Time and again, college athletes have showcased their stellar abilities on the court or in the field, granting them a sizable fanbase and dedicated following. Jerseys featuring their name and number may be sold or players may be featured in NCAA video games, however, the athlete doing all the work does not get to reap any of these benefits. Instead, the money goes to the Fortune 500 companies that profit off these athletes through branding equipment and advertisements during televised events.
Currently, college athletes may not profit from the use of their own name or likeness, or their potentially prominent and influential social media presence. Whereas, many of their fellow classmates are already doing exactly that.
Millennials are making a living by simply posting on social media. For example, gamers livestream themselves playing the latest video games and beauty gurus share makeup tutorials. The possibilities are endless, and they make money. However, college athletes are barred from leveraging their own popularity and seizing the same opportunities as their classmates using the image that they’ve built for themselves as renowned athletes.
This constraint also prohibits college athletes from partnering with companies to promote a product or a service in exchange for pay, which again, is something their peers are allowed to do.
While most college students are not social media influencers, they earn their money from working a part-time job. From balancing a full-time class load and at least 20 hours of practicing and training, squeezing time for a job into their rigorous schedule is unrealistic.
This restricts college athletes’ economic freedom and opportunities, and makes it much more difficult to earn just small amounts of spending money to even cover the costs of their textbooks and school supplies.
Meanwhile, in 2018 alone, college sports programs made $14 billion in ticket sales, television contracts, apparel deals and merchandise sales. Not only are college athletes not getting paid for the use of their own name or image, but they’re also not receiving their fair share of this income.
Coaches and athletic directors are paid extremely well based on the performance of unpaid athletes.
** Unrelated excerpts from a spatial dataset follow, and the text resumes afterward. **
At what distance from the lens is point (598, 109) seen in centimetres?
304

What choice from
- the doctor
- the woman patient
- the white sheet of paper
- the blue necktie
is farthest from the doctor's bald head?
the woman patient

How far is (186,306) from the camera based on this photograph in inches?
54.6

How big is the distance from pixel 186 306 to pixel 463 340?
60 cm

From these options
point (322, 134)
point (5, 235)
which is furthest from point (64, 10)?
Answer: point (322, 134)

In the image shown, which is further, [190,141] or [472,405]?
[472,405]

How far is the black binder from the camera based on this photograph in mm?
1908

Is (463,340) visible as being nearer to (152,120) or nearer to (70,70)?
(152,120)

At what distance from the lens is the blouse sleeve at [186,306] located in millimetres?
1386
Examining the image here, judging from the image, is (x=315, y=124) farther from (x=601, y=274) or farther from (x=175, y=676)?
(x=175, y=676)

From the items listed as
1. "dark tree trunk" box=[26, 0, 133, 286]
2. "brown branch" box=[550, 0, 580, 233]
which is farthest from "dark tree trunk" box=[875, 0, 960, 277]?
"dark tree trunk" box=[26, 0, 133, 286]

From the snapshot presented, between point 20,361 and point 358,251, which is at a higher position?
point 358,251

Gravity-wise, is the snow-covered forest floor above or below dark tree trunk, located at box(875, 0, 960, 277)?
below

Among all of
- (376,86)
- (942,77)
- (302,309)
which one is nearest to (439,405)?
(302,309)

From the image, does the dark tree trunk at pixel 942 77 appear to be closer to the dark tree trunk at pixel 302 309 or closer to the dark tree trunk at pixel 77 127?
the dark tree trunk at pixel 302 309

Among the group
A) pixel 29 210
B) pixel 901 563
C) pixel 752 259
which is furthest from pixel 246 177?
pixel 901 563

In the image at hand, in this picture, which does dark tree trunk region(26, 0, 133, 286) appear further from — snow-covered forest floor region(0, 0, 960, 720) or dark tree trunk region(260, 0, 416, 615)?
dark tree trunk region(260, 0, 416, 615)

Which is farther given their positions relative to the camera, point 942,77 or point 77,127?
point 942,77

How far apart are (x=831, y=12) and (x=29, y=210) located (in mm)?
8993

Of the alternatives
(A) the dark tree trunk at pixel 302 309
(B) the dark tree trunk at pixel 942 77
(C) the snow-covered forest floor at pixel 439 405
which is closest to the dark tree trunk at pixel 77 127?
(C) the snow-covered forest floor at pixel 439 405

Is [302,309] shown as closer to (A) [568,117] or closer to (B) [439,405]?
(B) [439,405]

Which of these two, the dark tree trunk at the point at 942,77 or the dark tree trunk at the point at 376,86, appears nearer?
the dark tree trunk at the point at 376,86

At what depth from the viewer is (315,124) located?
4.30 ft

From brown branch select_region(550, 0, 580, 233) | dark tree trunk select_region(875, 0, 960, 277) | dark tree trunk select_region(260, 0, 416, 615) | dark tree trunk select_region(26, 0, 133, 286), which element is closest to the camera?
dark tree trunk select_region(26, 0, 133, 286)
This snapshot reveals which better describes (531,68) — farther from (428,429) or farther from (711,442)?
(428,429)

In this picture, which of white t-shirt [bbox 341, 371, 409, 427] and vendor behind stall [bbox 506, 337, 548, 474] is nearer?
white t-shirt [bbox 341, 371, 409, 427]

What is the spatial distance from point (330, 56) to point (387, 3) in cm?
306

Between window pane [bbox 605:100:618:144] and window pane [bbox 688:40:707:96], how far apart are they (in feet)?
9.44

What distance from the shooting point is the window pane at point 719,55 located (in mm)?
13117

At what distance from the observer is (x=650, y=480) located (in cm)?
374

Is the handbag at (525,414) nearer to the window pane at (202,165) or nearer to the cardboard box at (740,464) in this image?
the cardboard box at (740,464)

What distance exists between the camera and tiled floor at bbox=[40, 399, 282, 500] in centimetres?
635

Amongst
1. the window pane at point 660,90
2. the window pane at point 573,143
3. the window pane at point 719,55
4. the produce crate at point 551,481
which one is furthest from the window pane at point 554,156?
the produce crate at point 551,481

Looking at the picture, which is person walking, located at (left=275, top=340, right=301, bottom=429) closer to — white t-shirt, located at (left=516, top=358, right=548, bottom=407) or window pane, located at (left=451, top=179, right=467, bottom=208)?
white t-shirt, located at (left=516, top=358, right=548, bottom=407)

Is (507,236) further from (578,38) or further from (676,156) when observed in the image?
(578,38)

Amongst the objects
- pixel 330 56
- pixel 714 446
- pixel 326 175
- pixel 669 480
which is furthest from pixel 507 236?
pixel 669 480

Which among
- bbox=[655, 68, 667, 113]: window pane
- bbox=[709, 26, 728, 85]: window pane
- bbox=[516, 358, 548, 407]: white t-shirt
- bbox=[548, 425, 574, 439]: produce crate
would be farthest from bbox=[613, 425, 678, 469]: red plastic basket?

On average, $273,000 is spent per coach and $22,000 is spent per athlete in the form of scholarships.
Some argue that college sports will lose their “amateurism nature” if they are allowed to be paid, but the real amateurism is allowing individuals to be taken advantage of by a $14 billion industry.
California recently passed a Pay to Play bill, and it’s time Pennsylvania does the same. I’m proud to support legislation that would be modeled after California’s and would empower college athletes to collect the money that they have rightfully earned.
House Bill 1909 would allow college athletes to sign endorsement deals, earn compensation for their name, image and likeness and sign licensing contracts that will allow them to earn money.
Universities are exploiting some of their most talented students, and I know that we can do better than putting institutions ahead of students by prohibiting them from earning a single dollar.